I haven’t written a blog post in an incredibly long time, it’s not for the lack of making or having things to say, but rather that I have produced so much work since we’ve last spoke that I have no clue where to even begin. My website (www.kaitlynjosmith.com) has gotten a beautiful facelift and I now have an Instagram (@kaitlynjosmithphoto) devoted solely to my photographic practice, I encourage you to stop by both. Senior year has proven to be incredibly challenging, in ways far different than I had expected. Though I am producing far more, far better work than ever before, I am struggling with the realization that I do not know and cannot know (at this time) what is next. I feel as if I’m being pulled in a million different directions and am totally overwhelmed. The desire to leave the city and never return is strong, and to make matters worse, last night when all I wanted was a hot bath to rid me of my troubles, our shower faucet broke spewing water everywhere.
With only four weeks (I nearly fainted as I typed that) left in the semester, I felt it was about time I sit down and reflect on what all I have accomplished. This also seemed fitting after the opening of The Line, a show I’ve been in charge of all semester, at the Sean Christopher Gallery in the Short North last night. I am proud of myself and what I’m doing, more so now than ever before. As I doubt my decision of leaving the country at all, I step back, look at these images and tell myself that as unconventional as it may seem, somebody has to photograph that life and those people. I feel a lot of guilt for my career choice from time to time, but I love Wyandot County with all I have and I’m realizing I wouldn’t have discovered that if I had never left.
While I’ve done a lot of smaller projects this semester, there are three main bodies of work that I’ve been pouring my heart and soul into. They keep taking me home, and I love that. This work has taught me so much about myself as a human and as a photographer. I now feel like I have a style that is distinctly mine and a way of working that doesn’t seem like work at all. Everything is being shot on film, and in my eyes, that is making everything I am doing much more honest. I’ve traded in my DSLR for a little Nikon point and shoot manufactured in 1999 that I found at Good Will, loaded with fujifilm that I buy at Walmart each week. The fact that it is so lightweight means that it goes everywhere with me, it is a non-intrusive way to shoot. My point and shoot resembles the cameras I used as a child (a bit of an upgrade perhaps) and it has removed me (almost) completely from the digital world I have been fighting these past four years. This camera is the exact tool I needed to stumble upon to tell my stories.

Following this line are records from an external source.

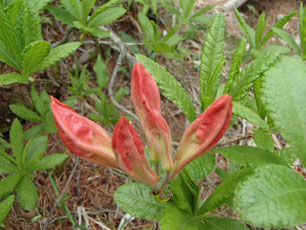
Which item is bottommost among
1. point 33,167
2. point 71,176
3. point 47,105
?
point 71,176

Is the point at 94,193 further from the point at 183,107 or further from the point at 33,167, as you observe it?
the point at 183,107

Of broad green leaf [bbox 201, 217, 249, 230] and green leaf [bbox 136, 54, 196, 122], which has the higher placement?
green leaf [bbox 136, 54, 196, 122]

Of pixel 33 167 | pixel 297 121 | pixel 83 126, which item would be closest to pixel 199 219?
pixel 297 121

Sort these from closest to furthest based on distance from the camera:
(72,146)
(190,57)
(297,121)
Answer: (72,146) < (297,121) < (190,57)

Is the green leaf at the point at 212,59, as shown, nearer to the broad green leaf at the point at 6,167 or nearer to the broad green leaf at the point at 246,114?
the broad green leaf at the point at 246,114

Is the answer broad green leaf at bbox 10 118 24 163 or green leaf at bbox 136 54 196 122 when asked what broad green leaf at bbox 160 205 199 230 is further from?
broad green leaf at bbox 10 118 24 163

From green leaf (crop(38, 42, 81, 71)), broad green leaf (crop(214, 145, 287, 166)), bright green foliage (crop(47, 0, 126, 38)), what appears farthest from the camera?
bright green foliage (crop(47, 0, 126, 38))

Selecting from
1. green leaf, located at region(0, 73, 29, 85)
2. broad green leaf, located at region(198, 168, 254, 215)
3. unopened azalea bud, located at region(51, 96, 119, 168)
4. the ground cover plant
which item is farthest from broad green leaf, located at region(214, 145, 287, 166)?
green leaf, located at region(0, 73, 29, 85)
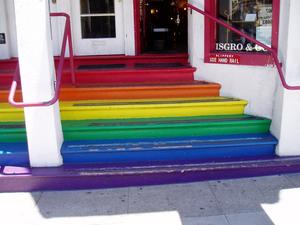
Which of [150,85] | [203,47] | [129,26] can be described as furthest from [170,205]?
[129,26]

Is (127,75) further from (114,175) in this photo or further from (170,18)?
(170,18)

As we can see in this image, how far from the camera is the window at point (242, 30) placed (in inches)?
165

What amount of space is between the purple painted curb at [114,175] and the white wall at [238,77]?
845mm

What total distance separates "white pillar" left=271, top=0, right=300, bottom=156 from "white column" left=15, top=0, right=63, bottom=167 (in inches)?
89.7

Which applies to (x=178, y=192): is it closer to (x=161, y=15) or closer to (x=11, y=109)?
(x=11, y=109)

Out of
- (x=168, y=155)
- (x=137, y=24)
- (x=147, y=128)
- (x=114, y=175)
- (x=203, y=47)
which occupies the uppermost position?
(x=137, y=24)

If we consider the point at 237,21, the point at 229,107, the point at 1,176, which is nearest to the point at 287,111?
the point at 229,107

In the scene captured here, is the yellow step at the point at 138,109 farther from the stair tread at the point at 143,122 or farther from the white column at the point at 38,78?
the white column at the point at 38,78

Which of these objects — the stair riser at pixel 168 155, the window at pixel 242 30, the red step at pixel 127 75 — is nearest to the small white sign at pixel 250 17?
the window at pixel 242 30

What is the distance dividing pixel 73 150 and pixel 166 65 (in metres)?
2.20

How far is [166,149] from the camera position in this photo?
12.5ft

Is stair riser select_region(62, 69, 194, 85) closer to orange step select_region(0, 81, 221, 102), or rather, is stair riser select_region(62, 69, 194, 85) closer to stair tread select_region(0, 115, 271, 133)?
orange step select_region(0, 81, 221, 102)

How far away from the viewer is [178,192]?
357 cm

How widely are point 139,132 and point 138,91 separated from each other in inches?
30.0
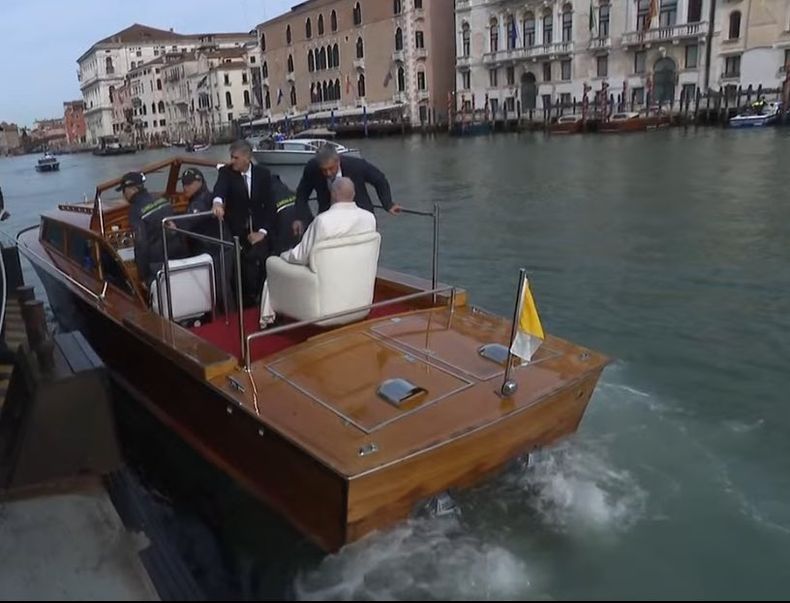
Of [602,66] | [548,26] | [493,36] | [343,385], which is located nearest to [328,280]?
[343,385]

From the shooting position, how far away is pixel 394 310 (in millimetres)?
5090

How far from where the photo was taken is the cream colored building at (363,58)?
181ft

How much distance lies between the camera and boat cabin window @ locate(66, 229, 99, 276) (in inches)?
234

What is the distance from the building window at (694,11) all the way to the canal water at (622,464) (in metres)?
34.2

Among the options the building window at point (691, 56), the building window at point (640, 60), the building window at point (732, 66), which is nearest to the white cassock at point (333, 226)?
the building window at point (732, 66)

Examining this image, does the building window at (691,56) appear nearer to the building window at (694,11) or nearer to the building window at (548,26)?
the building window at (694,11)

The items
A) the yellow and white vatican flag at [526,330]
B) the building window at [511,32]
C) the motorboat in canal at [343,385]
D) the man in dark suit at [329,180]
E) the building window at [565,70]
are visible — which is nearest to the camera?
the motorboat in canal at [343,385]

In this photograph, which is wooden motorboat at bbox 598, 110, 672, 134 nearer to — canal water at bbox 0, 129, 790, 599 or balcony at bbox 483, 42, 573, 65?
balcony at bbox 483, 42, 573, 65

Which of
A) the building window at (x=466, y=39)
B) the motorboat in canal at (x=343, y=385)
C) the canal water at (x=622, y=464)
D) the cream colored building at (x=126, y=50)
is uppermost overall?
the cream colored building at (x=126, y=50)

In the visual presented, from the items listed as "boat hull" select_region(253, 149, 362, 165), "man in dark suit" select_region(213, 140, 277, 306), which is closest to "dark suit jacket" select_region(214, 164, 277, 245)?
"man in dark suit" select_region(213, 140, 277, 306)

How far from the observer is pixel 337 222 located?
13.7 feet

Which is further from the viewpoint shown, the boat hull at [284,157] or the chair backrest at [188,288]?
the boat hull at [284,157]

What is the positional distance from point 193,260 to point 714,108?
134 feet

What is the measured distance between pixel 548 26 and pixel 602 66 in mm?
5035
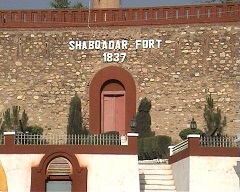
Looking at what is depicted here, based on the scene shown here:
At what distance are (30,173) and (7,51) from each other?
9593mm

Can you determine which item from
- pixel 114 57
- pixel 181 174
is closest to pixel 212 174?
pixel 181 174

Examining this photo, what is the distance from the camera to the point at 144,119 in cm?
2947

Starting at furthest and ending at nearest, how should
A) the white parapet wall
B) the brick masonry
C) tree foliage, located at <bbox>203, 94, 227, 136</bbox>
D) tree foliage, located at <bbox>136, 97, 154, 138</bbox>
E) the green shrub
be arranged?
the brick masonry < the green shrub < tree foliage, located at <bbox>136, 97, 154, 138</bbox> < tree foliage, located at <bbox>203, 94, 227, 136</bbox> < the white parapet wall

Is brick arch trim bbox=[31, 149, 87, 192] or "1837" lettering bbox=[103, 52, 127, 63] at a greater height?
"1837" lettering bbox=[103, 52, 127, 63]

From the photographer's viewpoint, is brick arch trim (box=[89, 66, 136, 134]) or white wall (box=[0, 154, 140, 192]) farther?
brick arch trim (box=[89, 66, 136, 134])

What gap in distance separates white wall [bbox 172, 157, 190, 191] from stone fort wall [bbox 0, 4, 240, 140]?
5487 millimetres

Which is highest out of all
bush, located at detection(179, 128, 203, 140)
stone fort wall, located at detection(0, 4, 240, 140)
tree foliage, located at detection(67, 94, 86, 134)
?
stone fort wall, located at detection(0, 4, 240, 140)

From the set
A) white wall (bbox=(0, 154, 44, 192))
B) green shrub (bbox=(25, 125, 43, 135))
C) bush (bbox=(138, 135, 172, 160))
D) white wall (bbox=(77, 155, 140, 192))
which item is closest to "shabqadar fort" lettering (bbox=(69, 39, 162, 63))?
green shrub (bbox=(25, 125, 43, 135))

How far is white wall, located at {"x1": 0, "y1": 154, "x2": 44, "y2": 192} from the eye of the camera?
72.9 ft

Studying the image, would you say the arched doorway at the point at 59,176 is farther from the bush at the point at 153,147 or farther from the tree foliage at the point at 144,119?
the tree foliage at the point at 144,119

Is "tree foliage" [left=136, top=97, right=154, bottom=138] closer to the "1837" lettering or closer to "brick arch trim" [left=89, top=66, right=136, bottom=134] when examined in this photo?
"brick arch trim" [left=89, top=66, right=136, bottom=134]

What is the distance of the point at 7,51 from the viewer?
3080 centimetres

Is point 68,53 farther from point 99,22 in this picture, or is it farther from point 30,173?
point 30,173

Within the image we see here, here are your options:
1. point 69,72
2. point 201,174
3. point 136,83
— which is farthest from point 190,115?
point 201,174
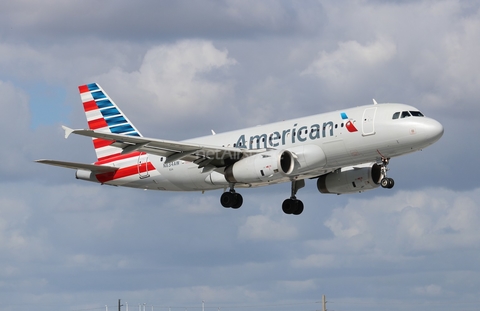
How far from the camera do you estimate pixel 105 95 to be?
74312 mm

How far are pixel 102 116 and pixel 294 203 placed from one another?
17.3 meters

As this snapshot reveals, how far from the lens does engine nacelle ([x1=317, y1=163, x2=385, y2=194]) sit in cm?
6406

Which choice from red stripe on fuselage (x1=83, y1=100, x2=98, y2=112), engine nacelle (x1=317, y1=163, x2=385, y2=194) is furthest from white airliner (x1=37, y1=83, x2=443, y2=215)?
red stripe on fuselage (x1=83, y1=100, x2=98, y2=112)

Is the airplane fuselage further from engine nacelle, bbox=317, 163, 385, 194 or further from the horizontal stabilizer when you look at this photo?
the horizontal stabilizer

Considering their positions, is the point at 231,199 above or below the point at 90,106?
below

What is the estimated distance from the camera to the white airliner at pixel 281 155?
185 feet

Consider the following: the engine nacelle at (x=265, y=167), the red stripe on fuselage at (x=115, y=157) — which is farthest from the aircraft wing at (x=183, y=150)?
the red stripe on fuselage at (x=115, y=157)

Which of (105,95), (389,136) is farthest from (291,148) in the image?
(105,95)

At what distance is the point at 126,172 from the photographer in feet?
220

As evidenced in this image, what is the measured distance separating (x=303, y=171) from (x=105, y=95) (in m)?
22.3

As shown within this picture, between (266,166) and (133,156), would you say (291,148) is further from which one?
(133,156)

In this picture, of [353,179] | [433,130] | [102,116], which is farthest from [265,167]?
[102,116]

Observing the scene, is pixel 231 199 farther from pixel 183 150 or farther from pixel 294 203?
pixel 294 203

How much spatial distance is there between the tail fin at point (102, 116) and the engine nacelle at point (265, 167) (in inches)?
582
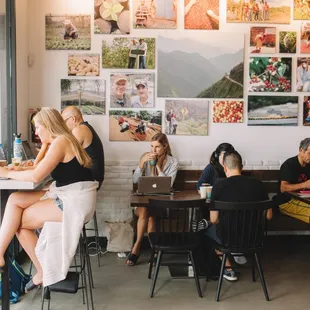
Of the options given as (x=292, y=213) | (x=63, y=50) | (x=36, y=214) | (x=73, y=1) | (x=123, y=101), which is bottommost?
(x=292, y=213)

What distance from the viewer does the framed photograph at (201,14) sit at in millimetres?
5586

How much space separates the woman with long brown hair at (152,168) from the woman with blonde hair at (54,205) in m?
1.51

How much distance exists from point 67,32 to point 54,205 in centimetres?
266

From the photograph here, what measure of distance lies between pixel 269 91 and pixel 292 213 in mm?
1460

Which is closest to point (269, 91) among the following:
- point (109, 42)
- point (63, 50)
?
point (109, 42)

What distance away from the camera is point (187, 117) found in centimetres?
570

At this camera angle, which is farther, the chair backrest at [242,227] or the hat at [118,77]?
the hat at [118,77]

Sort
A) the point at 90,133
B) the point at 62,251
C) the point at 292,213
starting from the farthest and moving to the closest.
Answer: the point at 292,213 < the point at 90,133 < the point at 62,251

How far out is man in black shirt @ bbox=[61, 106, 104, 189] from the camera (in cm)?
476

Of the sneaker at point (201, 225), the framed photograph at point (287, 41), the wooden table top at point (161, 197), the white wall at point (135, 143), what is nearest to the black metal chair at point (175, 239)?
the wooden table top at point (161, 197)

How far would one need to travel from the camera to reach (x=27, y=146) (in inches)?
209

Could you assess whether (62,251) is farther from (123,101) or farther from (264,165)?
(264,165)

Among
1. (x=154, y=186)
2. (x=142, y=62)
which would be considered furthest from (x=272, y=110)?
(x=154, y=186)

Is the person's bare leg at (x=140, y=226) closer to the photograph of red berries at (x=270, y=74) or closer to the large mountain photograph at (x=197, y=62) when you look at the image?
the large mountain photograph at (x=197, y=62)
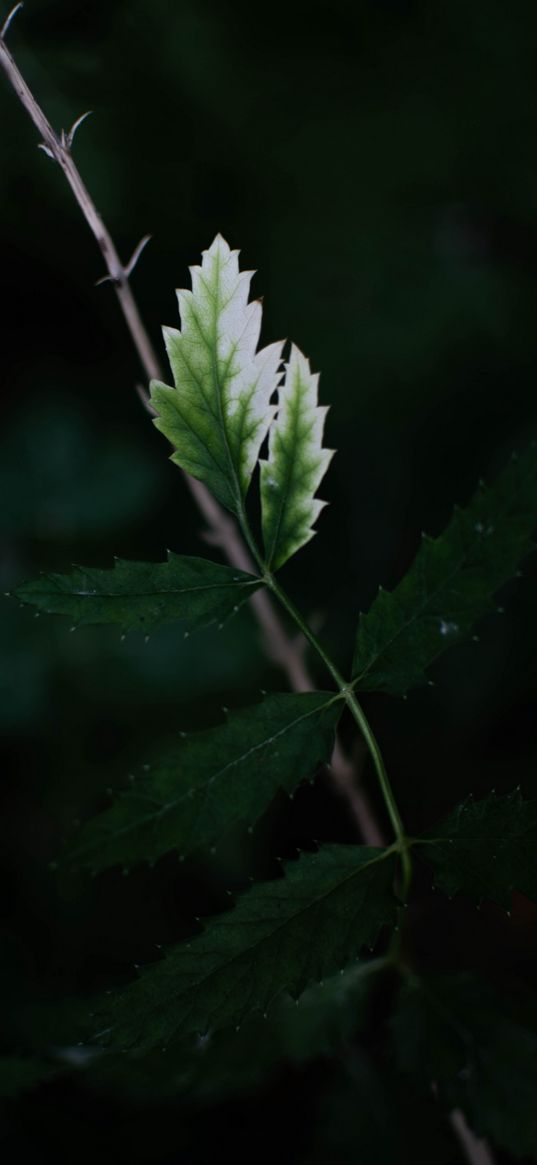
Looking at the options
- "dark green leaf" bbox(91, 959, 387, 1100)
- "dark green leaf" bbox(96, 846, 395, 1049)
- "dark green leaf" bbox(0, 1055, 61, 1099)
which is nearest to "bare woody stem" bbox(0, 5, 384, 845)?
"dark green leaf" bbox(91, 959, 387, 1100)

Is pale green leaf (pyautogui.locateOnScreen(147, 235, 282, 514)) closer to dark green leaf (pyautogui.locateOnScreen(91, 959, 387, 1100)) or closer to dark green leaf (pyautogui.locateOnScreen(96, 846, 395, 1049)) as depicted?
dark green leaf (pyautogui.locateOnScreen(96, 846, 395, 1049))

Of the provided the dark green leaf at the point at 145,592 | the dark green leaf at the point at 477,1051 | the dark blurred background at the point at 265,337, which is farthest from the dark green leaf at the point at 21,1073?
the dark green leaf at the point at 145,592

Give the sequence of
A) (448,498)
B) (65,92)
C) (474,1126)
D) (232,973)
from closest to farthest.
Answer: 1. (232,973)
2. (474,1126)
3. (65,92)
4. (448,498)

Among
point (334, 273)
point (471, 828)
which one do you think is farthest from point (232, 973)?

I had mentioned earlier that I am working on three main series of photographs. The first is my attempt at capturing Heaven, or perhaps Eden (I’m not entirely sure yet). This is my thesis work and because of that, is more developed than the rest. I’ve had to write an artist statement for it already, so I’ll share it with you here:
From a young age the thought of Heaven interested me; it also bored me. While bouncing around between clouds seemed fun to an adolescent self, as I grew older that imagery became less appealing. Through reading and research, a different picture of Heaven was painted. I developed an interest towards the vocabulary being used to describe such a place: “holy habitation”. This illustrative language pulled me in, pushing me to make photographs that reflected their beauty. I am revealing a Heaven far more intriguing than its blinding white counterpart. This Heaven seems to be within our reach. It is Eden: Paradise.
I’ve been wanting to make this work for a really long time, but didn’t trust myself with it until recently. I didn’t believe I had yet acquired the skills to make images beautiful enough to serve this idea justice. I am finally at a point in my education that I’m able to jump into such a large, complex topic. Though it’s nowhere near complete, here are a few of my favorite images of this work in no particular order.
My next step is to add figures into this series. I have found an Eve, who I will be photographing this coming Thursday.
The second body of work is the documentation of my hometown, Sycamore, Ohio. You can read my first entry about those images here. I was amazed by the number of people who read that blog post and the amount of wonderful feedback I got from so many of you. It is incredibly validating to know that the work I make, and am so incredibly passionate about, resonates with so many others, that my stories are your stories as well. Since posting that article, the banks new addition is nearly complete and the first part of the stacks have begun to come down. Here are the images I’ve made since I first shared with you a few months ago:
The last body of work is perhaps the most controversial and while I’ve felt obligated to make it, I haven’t really known how to talk about it. To give you a brief synopsis: this past summer, someone who was flying a confederate flag on their private property was asked to take it down: they didn’t. It made a lot of people angry that the city would try to tell somebody what they could/couldn’t have hanging on their house and so confederate flags began popping up all over town and throughout the country. Every time I come home, I find a new one. I am trying my hardest to find and photograph them all, working as an outside observer, trying my hardest to make this work unbiased and purely documentary. It is a thing that is happening and one that I’ve felt drawn to capture.
I have made a lot of other miscellaneous images these past few months, but I will save those for another entry, I feel as though these are more than enough images to share in one setting. As always, thank you for taking the time out to sift through my rambling.